Join Date: Dec 2001
Location: Belleville, Illinois
Thanked 18 Times in 13 Posts
The Carter YF was running rich, and there was a pretty bad stumble when opening the throttle. Also, after sitting a few days, it would take a long time cranking to get the engine to start. When I rebuilt the carb I noticed a tiny tear in the accelerator pump diaphragm. I figured it was at least part of the cause of the stumble, and thought no more about it. Then I did some research on the YF and how it works.
A couple of days ago I was thinking about all that, and suddenly it became clear; The pump doesn't squirt when it's pushed down, it squirts on the upstroke. There's a little hole at the side of the diaphragm that lets gas flow from between the diaphragm and its cover, down into the base of the carb and from there over and up to the discharge nozzle.
The metering rod is attached at the top of the pump stem, so that when the pump comes up, as the throttle is opened, the metering rod is lifted out of the jet causing a richer mixture.
Something I didn't know is that there's a passage from below the throttle plate into the area under the pump diaphragm. During light cruise manifold vacuum pulls the diaphragm down, which lowers the metering rod and also increases the capacity of the pump when the throttle is opened.
So that little hole in the diaphragm was causing problems in at least five ways:
It was decreasing the pump volume by not having it pulled down as far as it should.
It was decreasing the pump volume by letting gas squirt through it when the pump operated.
It caused a rich condition by not pulling the diaphragm down as far as it should, lowering the metering rod.
It added further to the rich condition by letting gas pass straight through it into the intake manifold.
It was letting gas seep out when the engine wasn't running.

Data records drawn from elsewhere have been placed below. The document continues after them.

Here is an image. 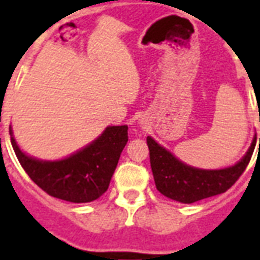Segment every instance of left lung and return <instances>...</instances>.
Masks as SVG:
<instances>
[{
  "mask_svg": "<svg viewBox=\"0 0 260 260\" xmlns=\"http://www.w3.org/2000/svg\"><path fill=\"white\" fill-rule=\"evenodd\" d=\"M255 139L256 136H254L250 148L240 160L232 166L212 170L186 165L154 138L148 136L147 146L150 148L151 169L156 189L167 198L182 204H193L224 193L246 170L254 152Z\"/></svg>",
  "mask_w": 260,
  "mask_h": 260,
  "instance_id": "obj_1",
  "label": "left lung"
}]
</instances>
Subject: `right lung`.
Segmentation results:
<instances>
[{
  "instance_id": "obj_1",
  "label": "right lung",
  "mask_w": 260,
  "mask_h": 260,
  "mask_svg": "<svg viewBox=\"0 0 260 260\" xmlns=\"http://www.w3.org/2000/svg\"><path fill=\"white\" fill-rule=\"evenodd\" d=\"M9 134L18 162L30 179L52 197L74 204L91 202L105 193L128 142V125H109L93 142L66 158L46 160L20 148L12 125Z\"/></svg>"
}]
</instances>
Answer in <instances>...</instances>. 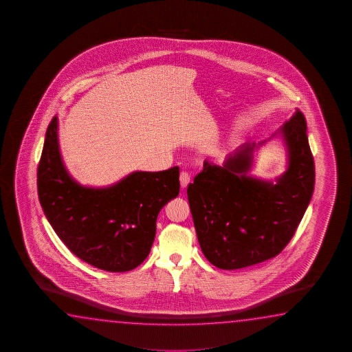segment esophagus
I'll return each mask as SVG.
<instances>
[{"instance_id":"esophagus-1","label":"esophagus","mask_w":352,"mask_h":352,"mask_svg":"<svg viewBox=\"0 0 352 352\" xmlns=\"http://www.w3.org/2000/svg\"><path fill=\"white\" fill-rule=\"evenodd\" d=\"M190 181H191L190 173L182 171L181 175H179V185H181V188H186V187L188 186V184H190Z\"/></svg>"}]
</instances>
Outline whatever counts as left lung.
I'll list each match as a JSON object with an SVG mask.
<instances>
[{"label":"left lung","instance_id":"left-lung-1","mask_svg":"<svg viewBox=\"0 0 352 352\" xmlns=\"http://www.w3.org/2000/svg\"><path fill=\"white\" fill-rule=\"evenodd\" d=\"M274 135L287 150V170L276 184L248 175L263 142L244 144L223 166L204 161L188 185L198 243L215 267L238 270L277 256L308 208L316 167L303 113L297 109Z\"/></svg>","mask_w":352,"mask_h":352}]
</instances>
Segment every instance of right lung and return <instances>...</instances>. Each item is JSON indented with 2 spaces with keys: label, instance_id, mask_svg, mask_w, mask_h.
Wrapping results in <instances>:
<instances>
[{
  "label": "right lung",
  "instance_id": "right-lung-1",
  "mask_svg": "<svg viewBox=\"0 0 352 352\" xmlns=\"http://www.w3.org/2000/svg\"><path fill=\"white\" fill-rule=\"evenodd\" d=\"M36 177L54 232L74 255L109 272L131 271L148 257L157 214L179 192L177 166L135 171L103 188L80 185L60 155L56 116L47 129Z\"/></svg>",
  "mask_w": 352,
  "mask_h": 352
}]
</instances>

The engine is running MUCH better now. It's very responsive to throttle changes, and I expect that the mileage will increase, too. So far I've only run about a quarter tank through it. I'll know more soon. According to the air/fuel meter, the mixture is about right for all steady state conditions.
But it's very plain to see the basic problem with carburetors; any significant change in throttle position causes wild swings in the ratio before it settles down in the new position. Functionally it's not too bad, but the advantage of fuel injection for economy and emissions is now quite obvious.